Quant aux CDR et syndicats, nous ne voyons pas là où il pourrait y avoir chevauchement. Nous savons qu’il y a ici certains syndicats qui sont de véritables officines de l’impérialisme et qui sont inféodés aux différentes bourgeoisies et leurs puissances. Il n’est pas question d’attendre que ces syndicats nous fassent des cadeaux. Quant aux syndicats qui se battent sur une plateforme anti-impérialiste, nous estimons que l’heure est belle pour eux. Ils pourront développer davantage les luttes qu’ils menaient dans des conditions de limitation extrême sous les régimes précédents. Aujourd’hui, ils pourront mieux travailler parce que nous-mêmes, nous programmons une lutte anti-impérialiste. Toute autre  attitude relèverait de la pure ambition d’une attitude putschiste, d’une attitude d’opportunisme de gauche. Nous avons noté avec satisfaction que les syndicats anti-impérialistes d’une manière conséquente donnant leur position  par rapport à la révolution. Ce qui est normal lorsqu’on connait le rôle que la révolution doit réserver au prolétariat et à la classe ouvrière. Par conséquent les syndicats et les CDR ont à l’heure actuelle des activités qui se complètent. Les CDR constituent une nouveauté, il est normal que des questions se posent çà et là jusqu’à ce qu’une certaine stabilisation se fasse. Elle a commencé à se faire et c’est heureux.

Bingo: A la longue, que vont devenir les CDR? Un parti politique ?
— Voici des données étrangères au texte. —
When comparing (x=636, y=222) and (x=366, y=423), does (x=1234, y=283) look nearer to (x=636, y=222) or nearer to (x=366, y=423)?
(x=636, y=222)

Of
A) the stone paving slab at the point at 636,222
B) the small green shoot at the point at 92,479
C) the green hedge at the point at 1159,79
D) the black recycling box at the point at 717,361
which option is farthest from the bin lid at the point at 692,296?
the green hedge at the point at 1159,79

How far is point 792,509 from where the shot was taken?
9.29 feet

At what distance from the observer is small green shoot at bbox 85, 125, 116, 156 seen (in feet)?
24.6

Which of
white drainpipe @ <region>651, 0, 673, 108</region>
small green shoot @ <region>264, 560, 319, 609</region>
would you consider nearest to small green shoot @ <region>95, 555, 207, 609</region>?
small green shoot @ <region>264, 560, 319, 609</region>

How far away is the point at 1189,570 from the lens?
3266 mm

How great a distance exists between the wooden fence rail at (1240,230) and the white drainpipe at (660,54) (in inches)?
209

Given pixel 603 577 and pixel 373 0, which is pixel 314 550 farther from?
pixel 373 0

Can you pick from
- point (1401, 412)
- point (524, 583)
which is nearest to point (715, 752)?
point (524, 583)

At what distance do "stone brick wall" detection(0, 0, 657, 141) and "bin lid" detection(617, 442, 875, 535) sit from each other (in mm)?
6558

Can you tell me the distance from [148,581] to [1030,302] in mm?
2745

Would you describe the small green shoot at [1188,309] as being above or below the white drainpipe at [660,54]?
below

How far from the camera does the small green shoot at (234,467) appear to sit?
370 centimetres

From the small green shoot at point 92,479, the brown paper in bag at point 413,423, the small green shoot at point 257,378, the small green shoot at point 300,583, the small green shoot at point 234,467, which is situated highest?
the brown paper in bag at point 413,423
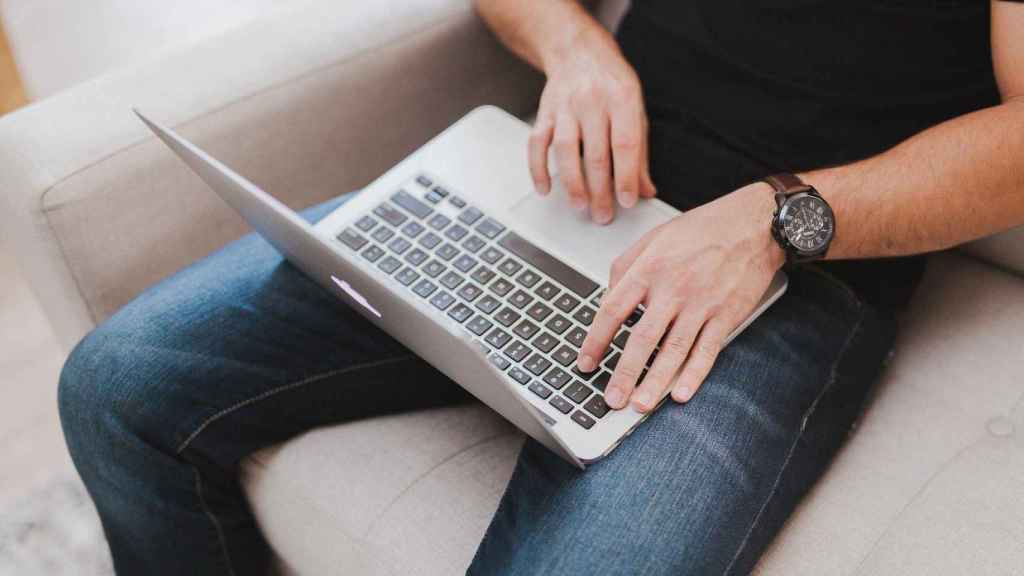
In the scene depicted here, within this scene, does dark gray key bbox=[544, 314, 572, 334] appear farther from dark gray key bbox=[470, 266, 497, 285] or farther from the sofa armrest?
the sofa armrest

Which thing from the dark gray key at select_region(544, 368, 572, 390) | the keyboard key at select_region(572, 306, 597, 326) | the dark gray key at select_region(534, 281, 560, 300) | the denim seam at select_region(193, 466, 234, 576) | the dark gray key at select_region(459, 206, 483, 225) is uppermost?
the dark gray key at select_region(459, 206, 483, 225)

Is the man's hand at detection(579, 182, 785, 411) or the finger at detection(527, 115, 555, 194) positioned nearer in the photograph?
the man's hand at detection(579, 182, 785, 411)

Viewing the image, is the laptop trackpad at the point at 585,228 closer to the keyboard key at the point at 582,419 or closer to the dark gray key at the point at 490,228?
the dark gray key at the point at 490,228

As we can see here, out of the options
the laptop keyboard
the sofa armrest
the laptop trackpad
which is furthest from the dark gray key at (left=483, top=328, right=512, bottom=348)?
the sofa armrest

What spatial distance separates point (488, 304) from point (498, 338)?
41 millimetres

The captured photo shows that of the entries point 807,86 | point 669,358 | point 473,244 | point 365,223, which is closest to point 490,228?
point 473,244

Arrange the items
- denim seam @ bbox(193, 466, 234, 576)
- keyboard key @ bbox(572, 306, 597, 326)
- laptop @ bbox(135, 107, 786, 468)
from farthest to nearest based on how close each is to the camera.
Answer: denim seam @ bbox(193, 466, 234, 576) → keyboard key @ bbox(572, 306, 597, 326) → laptop @ bbox(135, 107, 786, 468)

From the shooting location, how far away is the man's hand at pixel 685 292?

Th. Sankara: Les comités de défense devront élever leur niveau, leur structure, leur forme d’organisation à la hauteur de ce qu’est la révolution. Les CDR des premiers jours ne ressemblent en  rien aux CDR d’aujourd’hui qui, eux- mêmes, ne ressembleront pas aux CDR de demain. C’est l’expérience des masses qui nous dira ce que doit être la  révolution et par conséquent ce que doit être les structures de défense de cette révolution. Donc nous refusons de dire par avance ce que devront devenir les CDR.

Bingo: Les milieux religieux gardent  curieusement le silence. A une autre  époque, ils avaient pourtant parlé d’un coup d’État béni de Dieu. Qu’en est-il est aujourd’hui et quels sont vos rapports  avec eux ?

Th. Sankara: Nous avons des rapports de citoyens à citoyens faits de respectabilité mutuelle. Ce dont nous nous félicitons. Mais je voudrais relever un aspect intéressant de ce que vous venez de dire, à savoir que l’on entend de moins en moins ces milieux religieux  qui, à une certaine époque, exprimaient  leur position et parlaient même d’un coup d’État venu de Dieu. A moins  qu’ils n’aient cessé de connaître Dieu, ils devraient en tout cas avoir une position par rapport au régime actuel. Nous ne pensons pas que ces milieux qui s’étaient exprimé en d’autres temps aient été surpris au point de ne connaitre ni comprendre la situation actuelle. S’ils ne  s’expriment pas, est-ce à dire qu’ils consentent? Nous aurions préféré le consentement et l’acquiescement actifs et ouverts. Est-ce à dire qu’ils ne sont pas d’accord, que le coup d’État n’est pas venu de Dieu? Auquel cas nous disons aussi que l’insurrection populaire qui a renversé le régime précédent n’est venu de Dieu. Il y a donc là une longue démonstration que ceux qui savent choisir entre le coup d’État béni et le coup d’État non béni de Dieu pourraient et devraient en tout cas faire s’ils veulent être objectifs jusqu’au bout.

 PHILIPPE ESSOMBA

Source : Mensuel Bingo (Cameroun) avril 1984.